The deployment template wires probes (/api/health by default, override with --set probe.path=/health), security context, and rolling-update strategy. The ingress template includes cert-manager annotations so a TLS certificate is requested automatically when you set ingress.tls.enabled=true. The ServiceMonitor template emits the CRD that kube-prometheus-stack uses to discover and scrape your pods.
The bootstrap script
scripts/install.sh takes two arguments: the email for Let’s Encrypt registration and the apex domain you control. It installs four upstream charts in order: ingress-nginx (with the LoadBalancer service that becomes your public IP), cert-manager (with a letsencrypt-prod ClusterIssuer using the email you passed), kube-prometheus-stack (Prometheus, Grafana, Alertmanager, node exporters), and Loki + Promtail.
The whole thing takes about 3 minutes on a 3-node cluster. After it completes, the chart can install your Next.js app and the certificate will be issued within 60 seconds of the DNS record resolving.
cert-manager + Let's Encrypt
cert-manager watches Ingress resources for cert-manager.io/cluster-issuer annotations. The chart sets this annotation when ingress.tls.enabled=true, pointing at the letsencrypt-prod ClusterIssuer that the bootstrap installed. The HTTP-01 challenge is solved through the same ingress, which is why the order matters: ingress-nginx first, cert-manager second, then your apps.
Renewals happen automatically 30 days before expiry.
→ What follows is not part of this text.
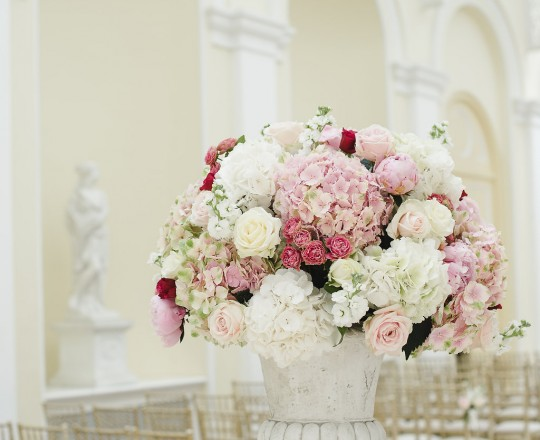 Bespoke Elegant Wedding Flowers | Ceremony Urn | Blenheim Palace Oxfordshire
The default Alertmanager ruleset includes CertManagerCertificateExpirySoon, which fires if a certificate is within 14 days of expiry — early enough to investigate before customers notice.
Prometheus + Grafana
kube-prometheus-stack does the heavy lifting. Prometheus scrapes any pod whose Service has a matching ServiceMonitor; the chart emits one for your app. Grafana ships with the standard cluster and ingress dashboards, plus a custom Next.js app dashboard that expects the conventional http_requests_total, http_request_duration_seconds, and Node.js process metrics from prom-client.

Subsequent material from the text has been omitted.